START Source information

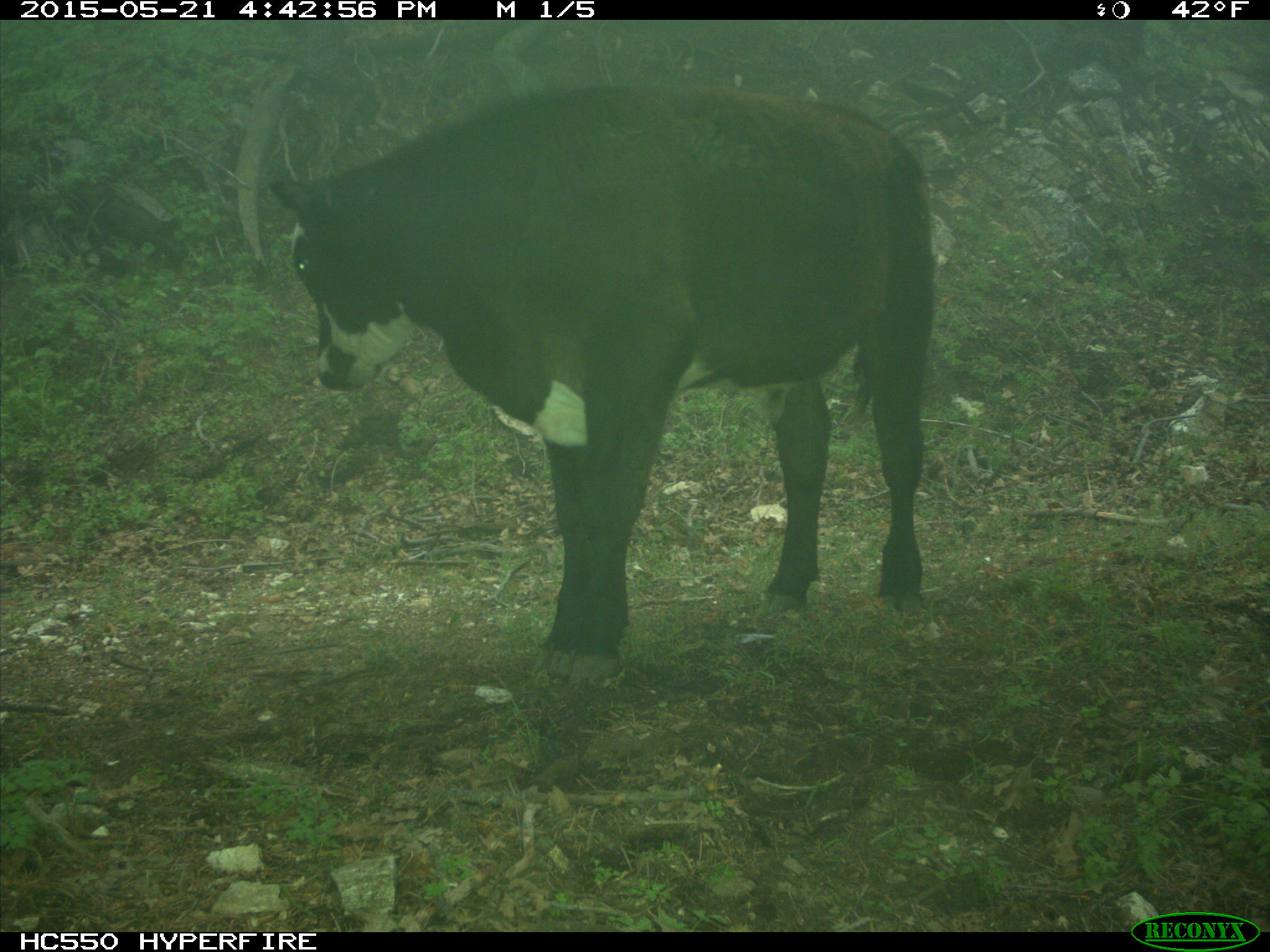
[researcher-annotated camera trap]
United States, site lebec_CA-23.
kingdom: Animalia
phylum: Chordata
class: Mammalia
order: Artiodactyla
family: Bovidae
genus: Bos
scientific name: Bos taurus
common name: domestic cow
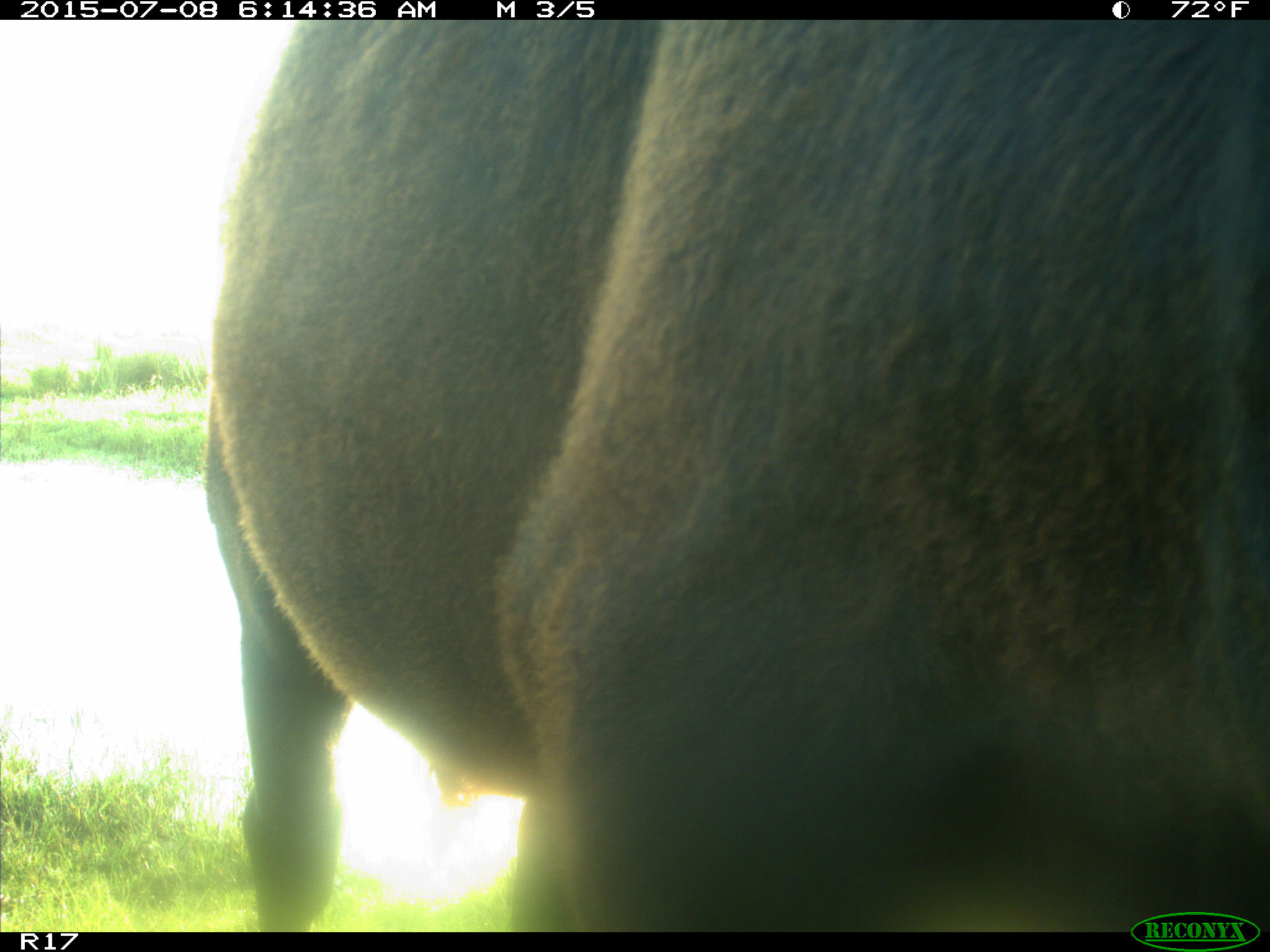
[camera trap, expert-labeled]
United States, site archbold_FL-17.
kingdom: Animalia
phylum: Chordata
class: Mammalia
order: Artiodactyla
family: Bovidae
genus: Bos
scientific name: Bos taurus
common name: domestic cow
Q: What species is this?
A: Bos taurus (domestic cow).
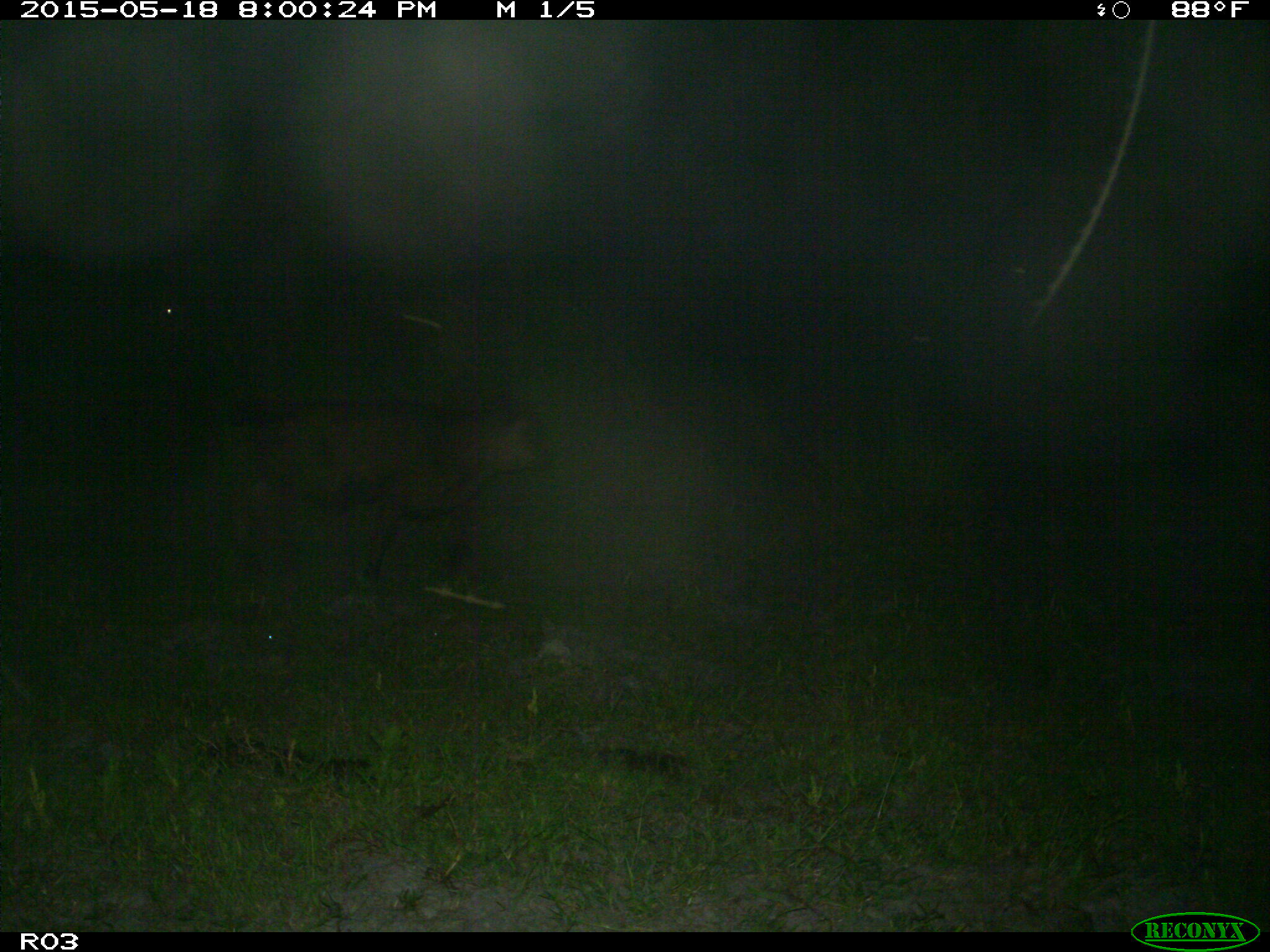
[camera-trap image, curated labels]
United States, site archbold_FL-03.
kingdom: Animalia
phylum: Chordata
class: Mammalia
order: Artiodactyla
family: Bovidae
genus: Bos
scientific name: Bos taurus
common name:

END Source information

→ Action item: Starting at the line that holds "A: Bos taurus (domestic cow).", repeat every line through the end of the listing exactly as written, skipping any picture.

→ Answer below:
A: Bos taurus (domestic cow).
[camera-trap image, curated labels]
United States, site archbold_FL-03.
kingdom: Animalia
phylum: Chordata
class: Mammalia
order: Artiodactyla
family: Bovidae
genus: Bos
scientific name: Bos taurus
common name:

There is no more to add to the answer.